#### What to do
(1) Return the passage of the flexible learning blog post that opens with the words containing "- The problems" and closes with "of communication tools.", copied exactly.
(2) According to the flexible learning blog post, why would splitting the course into onsite practicals and distance theory produce a weaker program and weaker graduates?

#### Reading passage
++++++++++++++++++++

I believe its very important at the beginning of a course whilst the students are still coming to terms with new jargon and developing new practical skills that they have pertinent and precise feedback at that particular time.
I agree with Annand,D.(2007) Audio , that students in a class room environment can learn through social interaction rather than through self discovery. In my opinion that can be a good thing for kitchens as this fosters confidence, can settle nerves but also develop team work, communication and co-operation.
As the course progresses however and the student confidence levels increases, a more flexible course content with perhaps less directed learning & more self paced learning could ease pressure and promote deeper learning.
With my particular course I would only view the theory side of the program as being able to have more flexibility, the use of blogs such as this to initiate discussion, E-based learning sites such as Blackboard & Wikipedia would be great to post course content and resources on as well as links to sites such as Youtube.com & Flickr.com to provide visual stimuli.
Distance learning would not be suited to my particular course due to the constant monitoring required for practical sessions however if the practicals were taught as a block course onsite with theory delivered as a distance package of E based learning, it would be a workable alternative.
I believe however that the quality of the program & the ability of the graduating students would be inferior as currently theory lessons are structured to be delivered with in days of the practical taking place therefore the students have a greater understanding of the work to be done.
Looking at the "www.Designing.flexiblelearning.net.au " website which shows designing problem based learning , I can see that perhaps my way of thinking needs to be more flexible to the idea about distance learning and practical sessions.
Problem Based Learning Tasks
Problem based learning assists learners to solve "authentic" problems by the process of continually encountering the type of ill-structured problems typically confronted by workers and practicing professionals
Why include problem based learning?
Problem-based learning is based on typical scenarios that learners would encounter, working in real life situations. The process of finding the solutions to the problems is more important than the solutions themselves. Often the activities require learners to work in groups thereby developing valuable communication and team work skills.
Problems are presented which are similar to those in real life contexts.
- The problems can be ill-structured - they are not neat and clearly defined in much the same way as they are in real life.
- Learners are presented with a problem and they begin by organizing any previous knowledge on the subject, posing any additional questions, and identifying areas they need more information.
- Learners devise a plan for gathering more information, then undertake the necessary research.
- Learners collaborate to share and summarize their new knowledge. Online communication tools are important in the problem solving process and the structure of the problem solving activities will often require learners to engage with each other using a number of communication tools.
- There is no one 'correct' solution to the problem.
- As new information is gathered the problem may be redifined.
- Learners solve the problems - teachers are coaches and facilitators.
So I will concede rather begrudgingly that with the correct design and management maybe my programs could be undertaken partly as a distance package.Although with support services and tutor monitoring Im not sure costs will be reduced for either the training provider or the student and that for every student that would succeed there will be others that do not.

++++++++++++++++++++

#### Entries shown
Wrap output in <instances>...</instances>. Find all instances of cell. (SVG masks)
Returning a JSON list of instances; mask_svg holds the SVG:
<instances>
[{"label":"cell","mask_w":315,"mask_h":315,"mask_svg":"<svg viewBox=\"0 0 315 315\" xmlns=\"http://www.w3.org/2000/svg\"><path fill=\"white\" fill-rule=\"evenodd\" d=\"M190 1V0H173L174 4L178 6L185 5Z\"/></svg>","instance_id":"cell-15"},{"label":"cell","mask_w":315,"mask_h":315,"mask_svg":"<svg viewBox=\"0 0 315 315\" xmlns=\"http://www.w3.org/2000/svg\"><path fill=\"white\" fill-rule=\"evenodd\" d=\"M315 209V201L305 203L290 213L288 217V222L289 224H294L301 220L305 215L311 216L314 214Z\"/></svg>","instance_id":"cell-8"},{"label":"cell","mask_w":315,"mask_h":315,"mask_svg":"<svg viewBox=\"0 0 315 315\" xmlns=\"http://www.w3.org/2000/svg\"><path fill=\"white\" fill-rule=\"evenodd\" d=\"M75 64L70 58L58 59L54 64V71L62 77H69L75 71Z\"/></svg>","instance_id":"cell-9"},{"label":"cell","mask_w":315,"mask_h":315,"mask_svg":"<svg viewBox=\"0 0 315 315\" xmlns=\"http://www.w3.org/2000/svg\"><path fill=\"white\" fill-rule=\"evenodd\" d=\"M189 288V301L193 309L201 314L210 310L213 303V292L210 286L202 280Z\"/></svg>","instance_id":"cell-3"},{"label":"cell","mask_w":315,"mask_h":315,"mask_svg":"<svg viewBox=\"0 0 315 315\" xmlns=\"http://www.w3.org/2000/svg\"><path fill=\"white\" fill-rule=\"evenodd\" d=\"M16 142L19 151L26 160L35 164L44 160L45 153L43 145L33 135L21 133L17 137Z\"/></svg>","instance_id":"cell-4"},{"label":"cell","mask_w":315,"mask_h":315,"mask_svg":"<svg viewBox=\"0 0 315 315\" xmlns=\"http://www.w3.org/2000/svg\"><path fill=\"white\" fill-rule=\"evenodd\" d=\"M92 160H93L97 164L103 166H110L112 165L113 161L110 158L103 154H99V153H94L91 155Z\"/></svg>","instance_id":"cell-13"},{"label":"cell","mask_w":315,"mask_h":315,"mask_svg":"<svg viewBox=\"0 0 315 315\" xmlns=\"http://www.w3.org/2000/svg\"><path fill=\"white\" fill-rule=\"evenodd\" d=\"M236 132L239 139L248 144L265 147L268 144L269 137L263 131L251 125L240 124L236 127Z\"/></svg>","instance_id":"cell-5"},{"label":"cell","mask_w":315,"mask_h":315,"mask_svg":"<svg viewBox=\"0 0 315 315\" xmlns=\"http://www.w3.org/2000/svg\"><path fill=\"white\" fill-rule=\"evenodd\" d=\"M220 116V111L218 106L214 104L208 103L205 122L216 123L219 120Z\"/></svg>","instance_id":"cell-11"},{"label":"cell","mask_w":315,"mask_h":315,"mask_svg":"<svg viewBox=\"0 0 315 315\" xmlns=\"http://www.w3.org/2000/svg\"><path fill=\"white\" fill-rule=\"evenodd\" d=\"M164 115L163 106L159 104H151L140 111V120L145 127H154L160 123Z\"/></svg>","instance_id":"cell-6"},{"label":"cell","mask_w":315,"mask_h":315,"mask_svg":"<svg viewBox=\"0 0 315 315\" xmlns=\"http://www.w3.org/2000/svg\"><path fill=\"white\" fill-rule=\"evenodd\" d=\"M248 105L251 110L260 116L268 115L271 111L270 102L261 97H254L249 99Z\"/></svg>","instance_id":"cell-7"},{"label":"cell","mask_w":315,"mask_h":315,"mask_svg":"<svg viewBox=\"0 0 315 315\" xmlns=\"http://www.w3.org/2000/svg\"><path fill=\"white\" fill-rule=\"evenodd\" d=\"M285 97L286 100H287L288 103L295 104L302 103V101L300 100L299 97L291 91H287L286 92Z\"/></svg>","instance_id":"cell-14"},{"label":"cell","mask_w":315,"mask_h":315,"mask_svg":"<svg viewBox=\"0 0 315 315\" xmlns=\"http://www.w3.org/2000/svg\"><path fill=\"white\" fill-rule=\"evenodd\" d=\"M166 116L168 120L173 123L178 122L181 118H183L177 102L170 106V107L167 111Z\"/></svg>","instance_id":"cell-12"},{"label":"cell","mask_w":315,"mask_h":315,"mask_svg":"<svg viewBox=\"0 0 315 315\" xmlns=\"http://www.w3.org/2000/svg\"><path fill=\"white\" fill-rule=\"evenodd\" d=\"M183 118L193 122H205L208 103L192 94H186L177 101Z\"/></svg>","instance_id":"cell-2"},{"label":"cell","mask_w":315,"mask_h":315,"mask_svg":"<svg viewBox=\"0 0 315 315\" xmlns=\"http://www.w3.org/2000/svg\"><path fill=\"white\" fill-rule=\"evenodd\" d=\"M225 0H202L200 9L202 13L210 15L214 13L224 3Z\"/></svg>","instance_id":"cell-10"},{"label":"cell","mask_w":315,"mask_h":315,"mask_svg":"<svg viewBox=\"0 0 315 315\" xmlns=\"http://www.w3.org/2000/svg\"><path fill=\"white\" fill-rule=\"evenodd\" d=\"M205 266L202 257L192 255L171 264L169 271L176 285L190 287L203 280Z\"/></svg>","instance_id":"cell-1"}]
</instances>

++++++++++++++++++++

#### Answers by item
(1)
- The problems can be ill-structured - they are not neat and clearly defined in much the same way as they are in real life.
- Learners are presented with a problem and they begin by organizing any previous knowledge on the subject, posing any additional questions, and identifying areas they need more information.
- Learners devise a plan for gathering more information, then undertake the necessary research.
- Learners collaborate to share and summarize their new knowledge. Online communication tools are important in the problem solving process and the structure of the problem solving activities will often require learners to engage with each other using a number of communication tools.

(2) Theory lessons are currently scheduled within days of the related practical session, which gives students a greater understanding of the work to be done. The writer therefore believes a version with theory delivered by distance would lower both the program's quality and the graduating students' ability.